Et le peintre dans tout ça. Vincent Dulom veut « repousser les limites de la peinture ». Dit comme ça, on croirait être en face d’un personnage présomptueux, pensant être révolutionnaire. Or ce n’est pas le cas. Le peintre doute, et ça se sent, ça se respire. Le peintre préfère l’ombre à la lumière. Le peintre, on ne le voit plus, il s’efface jusqu’à sa négation, au profit d’une œuvre autonome. Une peinture qui vit, une peinture qui vit encore plus quand on la regarde. Le peintre aime sa peinture, il la laisse vivre, s’envoler. Casser les limites de la peinture, c’est effacer l’auteur, et enlever tout ce qui peut la caractériser. La peinture est visible, mais on ne parle ni de composition, ni de cadre, ni du support… Rien de tout cela ne peut qualifier la sienne. Sa peinture c’est de l’encre pigmentaire sur toile. Point. Le geste est simple, c’est celui d’une imprimante à jet d’encre, le peintre retrouvant un geste primitif grâce aux nouveaux outils de l’homme moderne. On notera aussi que le mode d’accrochage est particulier, faisant sens avec le propos. Deux épingles et la peinture flotte, la toile, elle, vient se courber sur le mur, comme un linceul.
« Faire une peinture sans limites à l’image de l’infini, impossible à définir. » Une autre dimension est donc palpable, celle du rapport à la mort. Attention, il ne s’agit pas d’un travail désuet sur la mort, la convoquant ou je ne sais quoi. Formellement la mort n’est pas visible. Et si on ne la sent pas, on ne la perçoit pas, rien n’est dramatique. Le rapport à la mort est autre. Il s’agit de la condition de l’homme vivant, programmé à la disparition. En cela, le travail du peintre est tragique. Et il ne s’en cache pas. Outre le fait qu’il désire voir disparaître la peinture, le peintre évoque la disparition de son père, de marins marseillais dans une exposition en 2007 à la Tangente, où il mettait en place des ex-voto contemporains. La disparition est donc formelle mais aussi symbolique. L’engagement du peintre est réel.
La disparition, notre disparition. Chacun de nous s’est déjà retrouvé dans un état de flottement voir de panique à imaginer sa propre disparition. On se retrouve alors devant l’inconnu, l’infini, l’impalpable. Ce qui caractérise aussi la peinture de Vincent Dulom. Regardons les lenticulaires d’ombres, visibles au sous-sol de la galerie. La peinture est en suspension, encore mouvante, sur des petit disques. L’attitude est cette fois différente, le visiteur se baisse pour mieux contempler le vivant du corps de la peinture, dans un rapport encore très intime.
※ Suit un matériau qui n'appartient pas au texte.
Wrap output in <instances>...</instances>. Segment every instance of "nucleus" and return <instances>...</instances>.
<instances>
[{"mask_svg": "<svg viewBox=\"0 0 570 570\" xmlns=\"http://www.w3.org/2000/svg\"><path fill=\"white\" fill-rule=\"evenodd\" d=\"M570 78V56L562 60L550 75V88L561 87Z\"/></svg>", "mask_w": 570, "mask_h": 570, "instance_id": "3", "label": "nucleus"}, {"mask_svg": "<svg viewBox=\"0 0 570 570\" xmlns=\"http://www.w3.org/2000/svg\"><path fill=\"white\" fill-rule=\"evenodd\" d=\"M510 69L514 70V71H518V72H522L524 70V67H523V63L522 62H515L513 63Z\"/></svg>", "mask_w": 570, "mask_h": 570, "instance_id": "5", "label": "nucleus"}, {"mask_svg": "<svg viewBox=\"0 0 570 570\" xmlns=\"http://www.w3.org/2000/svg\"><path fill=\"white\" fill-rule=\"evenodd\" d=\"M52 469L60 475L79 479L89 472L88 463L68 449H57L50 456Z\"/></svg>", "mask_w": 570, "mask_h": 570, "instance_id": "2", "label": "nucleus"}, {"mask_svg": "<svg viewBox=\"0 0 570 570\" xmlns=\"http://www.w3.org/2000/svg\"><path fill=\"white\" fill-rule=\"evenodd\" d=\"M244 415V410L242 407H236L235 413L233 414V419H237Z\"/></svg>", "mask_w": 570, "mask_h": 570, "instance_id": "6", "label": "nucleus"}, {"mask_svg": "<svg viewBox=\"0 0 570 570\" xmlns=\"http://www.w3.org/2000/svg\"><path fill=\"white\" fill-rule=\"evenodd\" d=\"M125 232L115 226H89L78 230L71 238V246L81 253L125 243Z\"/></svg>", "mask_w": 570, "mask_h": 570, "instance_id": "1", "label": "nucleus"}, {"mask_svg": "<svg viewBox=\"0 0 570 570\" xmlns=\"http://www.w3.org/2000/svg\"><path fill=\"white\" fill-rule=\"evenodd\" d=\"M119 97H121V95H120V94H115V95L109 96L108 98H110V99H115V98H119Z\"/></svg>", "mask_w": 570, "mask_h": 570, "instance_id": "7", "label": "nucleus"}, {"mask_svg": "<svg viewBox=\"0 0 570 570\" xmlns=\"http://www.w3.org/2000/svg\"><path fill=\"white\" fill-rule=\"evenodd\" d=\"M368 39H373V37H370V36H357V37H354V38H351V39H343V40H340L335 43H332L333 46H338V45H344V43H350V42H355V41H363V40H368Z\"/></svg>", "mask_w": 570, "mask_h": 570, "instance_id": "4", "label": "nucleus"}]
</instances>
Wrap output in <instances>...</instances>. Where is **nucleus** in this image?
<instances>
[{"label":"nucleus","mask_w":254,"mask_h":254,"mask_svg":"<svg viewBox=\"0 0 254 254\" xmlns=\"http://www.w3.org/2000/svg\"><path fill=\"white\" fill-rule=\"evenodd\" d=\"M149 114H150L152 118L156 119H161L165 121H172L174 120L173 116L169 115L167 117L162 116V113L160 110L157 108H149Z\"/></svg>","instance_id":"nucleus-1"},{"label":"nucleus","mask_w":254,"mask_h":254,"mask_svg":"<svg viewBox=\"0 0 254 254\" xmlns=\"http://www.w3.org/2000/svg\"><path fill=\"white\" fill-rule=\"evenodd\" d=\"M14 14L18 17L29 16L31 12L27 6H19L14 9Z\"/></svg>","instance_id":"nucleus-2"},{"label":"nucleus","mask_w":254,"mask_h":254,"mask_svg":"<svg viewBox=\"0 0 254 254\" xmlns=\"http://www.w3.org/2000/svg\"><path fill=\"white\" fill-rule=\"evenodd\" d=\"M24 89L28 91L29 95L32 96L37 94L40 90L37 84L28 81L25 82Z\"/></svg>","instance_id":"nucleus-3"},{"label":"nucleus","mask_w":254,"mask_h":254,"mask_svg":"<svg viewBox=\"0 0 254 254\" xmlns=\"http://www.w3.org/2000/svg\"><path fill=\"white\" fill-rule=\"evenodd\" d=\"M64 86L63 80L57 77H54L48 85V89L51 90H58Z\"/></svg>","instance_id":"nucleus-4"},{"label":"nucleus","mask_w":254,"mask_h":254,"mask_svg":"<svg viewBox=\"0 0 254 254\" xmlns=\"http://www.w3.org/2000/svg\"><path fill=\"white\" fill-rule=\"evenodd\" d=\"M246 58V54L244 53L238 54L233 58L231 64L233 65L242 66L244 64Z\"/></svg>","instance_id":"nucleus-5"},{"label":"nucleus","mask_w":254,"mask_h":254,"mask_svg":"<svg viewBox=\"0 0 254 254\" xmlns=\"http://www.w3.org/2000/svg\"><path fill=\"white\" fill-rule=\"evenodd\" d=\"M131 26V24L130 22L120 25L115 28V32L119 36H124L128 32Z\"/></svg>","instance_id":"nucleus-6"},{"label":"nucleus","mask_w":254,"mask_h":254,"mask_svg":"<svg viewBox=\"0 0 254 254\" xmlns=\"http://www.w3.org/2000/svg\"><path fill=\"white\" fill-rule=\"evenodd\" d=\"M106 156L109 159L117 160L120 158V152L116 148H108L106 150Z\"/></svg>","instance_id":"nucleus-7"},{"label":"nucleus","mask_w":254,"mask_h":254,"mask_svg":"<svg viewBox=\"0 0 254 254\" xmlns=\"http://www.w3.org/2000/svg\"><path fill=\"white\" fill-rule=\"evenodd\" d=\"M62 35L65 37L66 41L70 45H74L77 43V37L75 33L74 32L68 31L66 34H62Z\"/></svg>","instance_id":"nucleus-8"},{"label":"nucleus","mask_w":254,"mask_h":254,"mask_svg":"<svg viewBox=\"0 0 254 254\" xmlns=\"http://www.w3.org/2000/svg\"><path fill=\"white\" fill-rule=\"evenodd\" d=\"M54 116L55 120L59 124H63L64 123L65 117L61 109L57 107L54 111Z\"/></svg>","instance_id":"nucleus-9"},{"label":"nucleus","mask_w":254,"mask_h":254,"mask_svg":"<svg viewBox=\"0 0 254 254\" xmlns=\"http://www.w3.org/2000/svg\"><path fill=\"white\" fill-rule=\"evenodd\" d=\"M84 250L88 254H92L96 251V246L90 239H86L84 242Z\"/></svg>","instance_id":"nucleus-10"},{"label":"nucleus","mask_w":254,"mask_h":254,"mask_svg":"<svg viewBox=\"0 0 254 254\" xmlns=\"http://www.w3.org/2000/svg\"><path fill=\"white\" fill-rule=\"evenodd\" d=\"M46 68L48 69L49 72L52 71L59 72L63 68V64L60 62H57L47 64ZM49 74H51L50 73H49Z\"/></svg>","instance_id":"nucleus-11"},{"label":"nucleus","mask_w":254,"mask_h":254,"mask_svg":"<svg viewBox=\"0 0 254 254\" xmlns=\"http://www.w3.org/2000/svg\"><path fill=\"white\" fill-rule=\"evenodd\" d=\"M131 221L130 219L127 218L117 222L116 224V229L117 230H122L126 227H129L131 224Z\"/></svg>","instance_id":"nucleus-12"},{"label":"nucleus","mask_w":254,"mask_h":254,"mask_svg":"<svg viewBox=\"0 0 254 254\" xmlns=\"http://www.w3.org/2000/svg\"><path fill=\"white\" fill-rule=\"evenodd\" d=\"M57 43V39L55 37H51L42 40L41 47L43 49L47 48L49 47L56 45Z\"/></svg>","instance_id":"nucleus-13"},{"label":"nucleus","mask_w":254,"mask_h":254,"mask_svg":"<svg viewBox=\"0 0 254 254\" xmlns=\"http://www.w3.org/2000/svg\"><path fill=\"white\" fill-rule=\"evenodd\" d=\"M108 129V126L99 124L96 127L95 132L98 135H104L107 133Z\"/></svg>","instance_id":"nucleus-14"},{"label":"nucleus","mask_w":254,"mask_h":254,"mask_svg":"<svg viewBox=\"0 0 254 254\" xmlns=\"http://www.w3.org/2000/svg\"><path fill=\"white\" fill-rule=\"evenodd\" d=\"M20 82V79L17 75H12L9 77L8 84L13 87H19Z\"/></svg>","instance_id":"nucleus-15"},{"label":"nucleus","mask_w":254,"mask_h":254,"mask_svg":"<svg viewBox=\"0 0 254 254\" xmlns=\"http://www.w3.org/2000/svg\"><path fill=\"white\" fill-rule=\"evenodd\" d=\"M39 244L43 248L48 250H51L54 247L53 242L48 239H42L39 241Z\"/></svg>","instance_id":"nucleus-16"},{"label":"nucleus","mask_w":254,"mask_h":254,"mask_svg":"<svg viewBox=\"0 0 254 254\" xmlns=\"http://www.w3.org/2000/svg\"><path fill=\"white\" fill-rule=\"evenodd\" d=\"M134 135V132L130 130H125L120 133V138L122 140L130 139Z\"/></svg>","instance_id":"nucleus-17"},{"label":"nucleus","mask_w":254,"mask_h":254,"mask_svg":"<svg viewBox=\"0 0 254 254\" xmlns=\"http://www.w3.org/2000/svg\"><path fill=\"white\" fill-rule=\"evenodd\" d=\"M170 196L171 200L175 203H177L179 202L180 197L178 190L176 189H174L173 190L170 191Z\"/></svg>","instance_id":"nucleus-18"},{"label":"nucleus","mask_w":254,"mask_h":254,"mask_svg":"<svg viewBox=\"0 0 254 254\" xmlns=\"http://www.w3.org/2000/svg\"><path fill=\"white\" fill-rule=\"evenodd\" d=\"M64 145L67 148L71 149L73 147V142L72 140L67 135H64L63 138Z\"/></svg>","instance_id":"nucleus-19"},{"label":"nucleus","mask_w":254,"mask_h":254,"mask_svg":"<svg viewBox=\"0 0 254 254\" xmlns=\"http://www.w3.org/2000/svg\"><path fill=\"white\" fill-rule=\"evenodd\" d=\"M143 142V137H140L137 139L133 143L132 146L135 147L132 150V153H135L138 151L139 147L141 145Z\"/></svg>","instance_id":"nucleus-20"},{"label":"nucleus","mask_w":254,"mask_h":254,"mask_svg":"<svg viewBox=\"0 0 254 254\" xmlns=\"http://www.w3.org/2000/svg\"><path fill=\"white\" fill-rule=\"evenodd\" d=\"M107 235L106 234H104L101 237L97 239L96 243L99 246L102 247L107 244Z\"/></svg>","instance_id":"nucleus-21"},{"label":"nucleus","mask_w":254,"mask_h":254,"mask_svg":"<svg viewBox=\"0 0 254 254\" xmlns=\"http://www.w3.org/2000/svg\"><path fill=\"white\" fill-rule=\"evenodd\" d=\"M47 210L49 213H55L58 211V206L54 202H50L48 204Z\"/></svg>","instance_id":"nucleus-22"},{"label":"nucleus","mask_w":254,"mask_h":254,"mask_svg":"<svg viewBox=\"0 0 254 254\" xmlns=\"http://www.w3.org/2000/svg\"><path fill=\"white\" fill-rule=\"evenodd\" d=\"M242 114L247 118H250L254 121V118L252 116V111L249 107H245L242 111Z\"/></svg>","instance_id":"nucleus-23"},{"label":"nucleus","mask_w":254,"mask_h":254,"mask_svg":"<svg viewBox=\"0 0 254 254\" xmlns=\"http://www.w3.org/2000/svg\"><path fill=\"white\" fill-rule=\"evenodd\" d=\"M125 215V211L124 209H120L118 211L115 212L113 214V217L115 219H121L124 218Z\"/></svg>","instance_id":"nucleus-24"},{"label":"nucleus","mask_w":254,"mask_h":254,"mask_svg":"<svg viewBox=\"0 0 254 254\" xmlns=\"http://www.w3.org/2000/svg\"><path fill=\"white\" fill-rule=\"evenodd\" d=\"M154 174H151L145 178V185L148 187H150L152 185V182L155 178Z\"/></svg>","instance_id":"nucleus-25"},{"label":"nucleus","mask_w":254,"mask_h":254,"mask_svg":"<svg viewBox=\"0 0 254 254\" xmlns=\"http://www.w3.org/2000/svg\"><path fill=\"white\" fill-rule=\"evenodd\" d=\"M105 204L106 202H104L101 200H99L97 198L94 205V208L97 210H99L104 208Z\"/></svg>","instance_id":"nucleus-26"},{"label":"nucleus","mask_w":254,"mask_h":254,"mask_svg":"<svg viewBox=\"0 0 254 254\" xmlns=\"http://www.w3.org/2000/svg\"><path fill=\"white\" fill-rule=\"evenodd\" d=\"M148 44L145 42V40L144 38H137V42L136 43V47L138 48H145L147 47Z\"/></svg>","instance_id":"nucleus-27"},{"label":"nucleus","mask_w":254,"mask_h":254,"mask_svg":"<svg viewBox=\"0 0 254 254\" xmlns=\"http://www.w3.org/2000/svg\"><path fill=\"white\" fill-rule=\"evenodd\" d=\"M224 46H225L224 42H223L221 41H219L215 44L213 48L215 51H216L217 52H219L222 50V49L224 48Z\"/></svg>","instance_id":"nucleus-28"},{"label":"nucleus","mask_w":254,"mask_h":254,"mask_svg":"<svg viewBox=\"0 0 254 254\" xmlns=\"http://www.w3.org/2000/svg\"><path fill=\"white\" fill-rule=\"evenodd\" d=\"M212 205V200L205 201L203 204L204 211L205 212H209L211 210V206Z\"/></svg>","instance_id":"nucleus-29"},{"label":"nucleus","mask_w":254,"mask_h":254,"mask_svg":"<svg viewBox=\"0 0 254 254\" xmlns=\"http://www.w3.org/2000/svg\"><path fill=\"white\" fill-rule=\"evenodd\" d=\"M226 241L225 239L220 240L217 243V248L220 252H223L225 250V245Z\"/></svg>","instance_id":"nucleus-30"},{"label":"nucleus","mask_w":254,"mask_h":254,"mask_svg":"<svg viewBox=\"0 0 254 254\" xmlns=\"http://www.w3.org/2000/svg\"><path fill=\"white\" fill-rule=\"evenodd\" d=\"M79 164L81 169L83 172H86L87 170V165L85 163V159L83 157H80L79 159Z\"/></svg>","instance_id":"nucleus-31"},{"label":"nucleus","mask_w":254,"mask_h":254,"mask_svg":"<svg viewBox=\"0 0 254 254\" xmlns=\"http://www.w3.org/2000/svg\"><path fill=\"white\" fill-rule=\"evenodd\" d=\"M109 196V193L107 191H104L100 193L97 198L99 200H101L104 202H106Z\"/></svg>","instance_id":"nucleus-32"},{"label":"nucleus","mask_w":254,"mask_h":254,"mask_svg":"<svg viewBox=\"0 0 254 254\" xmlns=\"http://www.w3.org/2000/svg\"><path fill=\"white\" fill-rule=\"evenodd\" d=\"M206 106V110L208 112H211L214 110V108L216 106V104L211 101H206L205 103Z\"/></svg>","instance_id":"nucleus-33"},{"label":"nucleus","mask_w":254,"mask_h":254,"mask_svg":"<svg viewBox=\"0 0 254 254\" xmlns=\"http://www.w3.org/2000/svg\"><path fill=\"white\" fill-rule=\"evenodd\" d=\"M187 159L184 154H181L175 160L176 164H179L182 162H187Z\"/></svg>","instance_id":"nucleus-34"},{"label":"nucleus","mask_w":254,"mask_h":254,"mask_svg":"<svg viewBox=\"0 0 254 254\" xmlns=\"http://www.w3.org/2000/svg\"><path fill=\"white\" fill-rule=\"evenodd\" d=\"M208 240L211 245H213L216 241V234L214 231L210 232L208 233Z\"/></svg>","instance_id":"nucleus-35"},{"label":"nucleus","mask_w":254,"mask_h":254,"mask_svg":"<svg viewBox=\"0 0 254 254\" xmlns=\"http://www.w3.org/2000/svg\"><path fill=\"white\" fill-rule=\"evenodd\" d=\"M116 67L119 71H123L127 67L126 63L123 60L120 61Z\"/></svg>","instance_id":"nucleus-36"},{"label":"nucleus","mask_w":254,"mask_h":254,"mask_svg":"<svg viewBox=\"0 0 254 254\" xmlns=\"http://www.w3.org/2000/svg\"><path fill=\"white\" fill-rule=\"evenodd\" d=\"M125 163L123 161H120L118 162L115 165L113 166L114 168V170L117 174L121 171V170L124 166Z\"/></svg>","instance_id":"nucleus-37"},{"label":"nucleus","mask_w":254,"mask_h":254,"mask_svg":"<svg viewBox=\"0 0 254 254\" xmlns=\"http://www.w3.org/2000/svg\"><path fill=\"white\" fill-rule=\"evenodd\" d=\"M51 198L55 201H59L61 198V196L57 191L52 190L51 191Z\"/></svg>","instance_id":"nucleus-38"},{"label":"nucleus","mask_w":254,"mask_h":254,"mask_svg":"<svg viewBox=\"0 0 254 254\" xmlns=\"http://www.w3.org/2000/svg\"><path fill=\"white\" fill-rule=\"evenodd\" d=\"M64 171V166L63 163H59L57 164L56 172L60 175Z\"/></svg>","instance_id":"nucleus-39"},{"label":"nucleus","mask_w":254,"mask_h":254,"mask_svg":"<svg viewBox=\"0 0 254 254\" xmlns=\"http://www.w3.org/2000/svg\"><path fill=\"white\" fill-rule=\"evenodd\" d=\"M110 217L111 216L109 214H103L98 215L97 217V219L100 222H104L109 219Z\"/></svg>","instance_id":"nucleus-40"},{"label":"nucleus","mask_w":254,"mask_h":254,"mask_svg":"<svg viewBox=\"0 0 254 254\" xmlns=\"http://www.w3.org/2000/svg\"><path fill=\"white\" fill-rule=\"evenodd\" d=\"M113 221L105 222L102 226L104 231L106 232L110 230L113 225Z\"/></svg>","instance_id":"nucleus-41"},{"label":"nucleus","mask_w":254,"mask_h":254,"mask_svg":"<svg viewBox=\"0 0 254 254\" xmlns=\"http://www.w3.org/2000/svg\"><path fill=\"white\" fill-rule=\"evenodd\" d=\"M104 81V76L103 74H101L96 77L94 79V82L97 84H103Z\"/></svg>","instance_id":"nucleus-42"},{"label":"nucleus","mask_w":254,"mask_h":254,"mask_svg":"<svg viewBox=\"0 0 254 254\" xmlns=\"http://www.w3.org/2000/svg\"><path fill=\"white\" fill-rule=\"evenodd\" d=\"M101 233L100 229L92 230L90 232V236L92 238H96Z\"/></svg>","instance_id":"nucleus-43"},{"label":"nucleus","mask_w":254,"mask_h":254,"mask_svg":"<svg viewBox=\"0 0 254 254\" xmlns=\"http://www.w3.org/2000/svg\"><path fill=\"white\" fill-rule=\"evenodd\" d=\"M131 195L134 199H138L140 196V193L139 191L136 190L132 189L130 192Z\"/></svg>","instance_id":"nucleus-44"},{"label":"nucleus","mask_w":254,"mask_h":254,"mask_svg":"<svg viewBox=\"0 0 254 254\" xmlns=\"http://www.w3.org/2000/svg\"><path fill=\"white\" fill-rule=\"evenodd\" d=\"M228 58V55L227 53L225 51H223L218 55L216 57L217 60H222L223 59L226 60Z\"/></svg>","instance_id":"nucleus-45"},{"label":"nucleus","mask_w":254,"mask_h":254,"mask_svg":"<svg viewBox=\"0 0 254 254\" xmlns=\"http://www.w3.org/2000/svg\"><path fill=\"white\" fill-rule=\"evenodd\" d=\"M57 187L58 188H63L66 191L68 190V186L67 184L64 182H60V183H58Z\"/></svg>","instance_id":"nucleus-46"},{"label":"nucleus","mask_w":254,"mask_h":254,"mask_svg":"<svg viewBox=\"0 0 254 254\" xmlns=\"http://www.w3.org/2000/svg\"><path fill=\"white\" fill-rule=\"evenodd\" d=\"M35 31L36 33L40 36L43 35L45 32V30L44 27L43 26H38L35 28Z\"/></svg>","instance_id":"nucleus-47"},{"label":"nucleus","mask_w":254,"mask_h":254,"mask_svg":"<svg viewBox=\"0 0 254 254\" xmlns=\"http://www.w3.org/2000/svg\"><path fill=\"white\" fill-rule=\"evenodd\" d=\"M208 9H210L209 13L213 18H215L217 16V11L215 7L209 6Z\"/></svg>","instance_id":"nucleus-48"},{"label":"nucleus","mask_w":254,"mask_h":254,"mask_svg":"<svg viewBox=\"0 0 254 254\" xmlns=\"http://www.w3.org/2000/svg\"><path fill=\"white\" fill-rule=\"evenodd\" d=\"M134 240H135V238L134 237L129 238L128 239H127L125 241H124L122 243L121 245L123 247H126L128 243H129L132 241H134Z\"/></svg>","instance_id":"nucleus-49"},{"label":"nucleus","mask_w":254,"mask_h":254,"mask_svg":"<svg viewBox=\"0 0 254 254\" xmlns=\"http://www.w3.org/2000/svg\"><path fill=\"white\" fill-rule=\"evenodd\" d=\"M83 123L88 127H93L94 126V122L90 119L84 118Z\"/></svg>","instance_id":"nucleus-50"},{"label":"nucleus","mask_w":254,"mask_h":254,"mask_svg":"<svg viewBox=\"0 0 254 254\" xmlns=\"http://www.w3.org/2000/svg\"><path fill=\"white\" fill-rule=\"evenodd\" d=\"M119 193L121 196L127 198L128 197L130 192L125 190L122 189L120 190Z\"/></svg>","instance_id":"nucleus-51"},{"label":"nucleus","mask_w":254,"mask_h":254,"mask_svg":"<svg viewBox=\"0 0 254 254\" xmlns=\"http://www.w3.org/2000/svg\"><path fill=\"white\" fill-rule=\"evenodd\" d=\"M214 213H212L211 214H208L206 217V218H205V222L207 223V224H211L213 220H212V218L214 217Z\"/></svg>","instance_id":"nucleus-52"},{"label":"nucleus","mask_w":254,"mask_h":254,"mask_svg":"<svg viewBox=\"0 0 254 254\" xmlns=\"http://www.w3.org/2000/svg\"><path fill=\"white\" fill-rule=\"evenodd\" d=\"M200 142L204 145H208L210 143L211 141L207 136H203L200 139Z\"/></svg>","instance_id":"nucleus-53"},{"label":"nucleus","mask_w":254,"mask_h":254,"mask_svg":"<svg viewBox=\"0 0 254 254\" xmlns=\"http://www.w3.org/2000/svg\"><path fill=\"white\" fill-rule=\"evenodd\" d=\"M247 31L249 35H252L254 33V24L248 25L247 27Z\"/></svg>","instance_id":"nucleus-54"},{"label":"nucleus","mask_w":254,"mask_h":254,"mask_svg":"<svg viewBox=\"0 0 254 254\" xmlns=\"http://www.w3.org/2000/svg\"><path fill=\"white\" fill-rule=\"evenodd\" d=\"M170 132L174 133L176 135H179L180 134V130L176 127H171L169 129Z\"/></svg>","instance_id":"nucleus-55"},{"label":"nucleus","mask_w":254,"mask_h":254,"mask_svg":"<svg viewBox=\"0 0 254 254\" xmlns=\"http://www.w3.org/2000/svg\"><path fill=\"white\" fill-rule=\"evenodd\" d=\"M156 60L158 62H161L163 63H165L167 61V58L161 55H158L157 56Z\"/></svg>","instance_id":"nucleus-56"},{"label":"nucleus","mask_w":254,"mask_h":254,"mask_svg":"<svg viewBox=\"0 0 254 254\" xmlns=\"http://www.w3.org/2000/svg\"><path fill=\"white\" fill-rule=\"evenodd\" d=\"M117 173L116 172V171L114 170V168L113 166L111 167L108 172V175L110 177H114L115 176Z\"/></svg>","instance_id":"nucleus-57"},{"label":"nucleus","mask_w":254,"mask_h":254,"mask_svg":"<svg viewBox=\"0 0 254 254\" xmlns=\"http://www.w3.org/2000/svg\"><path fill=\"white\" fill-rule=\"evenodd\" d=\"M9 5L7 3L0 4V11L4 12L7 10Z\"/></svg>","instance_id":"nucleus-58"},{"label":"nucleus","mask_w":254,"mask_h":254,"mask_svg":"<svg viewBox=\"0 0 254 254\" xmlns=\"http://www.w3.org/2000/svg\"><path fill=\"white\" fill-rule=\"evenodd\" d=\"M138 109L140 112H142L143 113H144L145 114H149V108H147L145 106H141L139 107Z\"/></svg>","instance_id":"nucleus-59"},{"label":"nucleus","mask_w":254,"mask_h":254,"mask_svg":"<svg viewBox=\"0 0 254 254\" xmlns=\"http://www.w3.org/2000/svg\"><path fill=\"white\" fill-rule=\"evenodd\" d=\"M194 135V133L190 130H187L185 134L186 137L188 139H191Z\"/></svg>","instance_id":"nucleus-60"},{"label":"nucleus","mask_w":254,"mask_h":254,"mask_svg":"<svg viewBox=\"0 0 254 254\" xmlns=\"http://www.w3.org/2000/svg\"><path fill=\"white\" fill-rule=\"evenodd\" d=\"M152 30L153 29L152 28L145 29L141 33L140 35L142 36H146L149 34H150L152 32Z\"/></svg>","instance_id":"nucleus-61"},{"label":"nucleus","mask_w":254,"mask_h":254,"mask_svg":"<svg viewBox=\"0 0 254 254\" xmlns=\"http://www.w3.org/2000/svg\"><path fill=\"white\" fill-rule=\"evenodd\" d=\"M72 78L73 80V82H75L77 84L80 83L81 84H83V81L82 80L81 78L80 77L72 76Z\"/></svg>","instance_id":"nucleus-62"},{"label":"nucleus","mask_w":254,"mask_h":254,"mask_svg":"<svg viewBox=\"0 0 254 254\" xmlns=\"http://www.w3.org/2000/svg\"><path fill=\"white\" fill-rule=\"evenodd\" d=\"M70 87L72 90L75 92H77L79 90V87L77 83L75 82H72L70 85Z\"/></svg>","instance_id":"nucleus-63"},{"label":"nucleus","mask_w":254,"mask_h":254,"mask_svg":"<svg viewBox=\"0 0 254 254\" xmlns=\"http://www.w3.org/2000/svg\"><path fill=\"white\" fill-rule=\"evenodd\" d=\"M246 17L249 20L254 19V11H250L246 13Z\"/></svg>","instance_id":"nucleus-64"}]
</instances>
Au-delà du questionnement même de la peinture, Vincent Dulom nous ramène à notre propre condition d’homme, et propose une peinture qui se révèle dans l’ombre, une peinture qui ne demande qu’une chose : du temps.
Paris, novembre 2008
Espacé d’ombre, 2008, Galerie Nivet-Carzon
—
Stéphane Lecomte est artiste et critique d’art. Il est diplomé d’un Master 2 Arts plastiques de Paris 1 Panthéon-Sorbonne.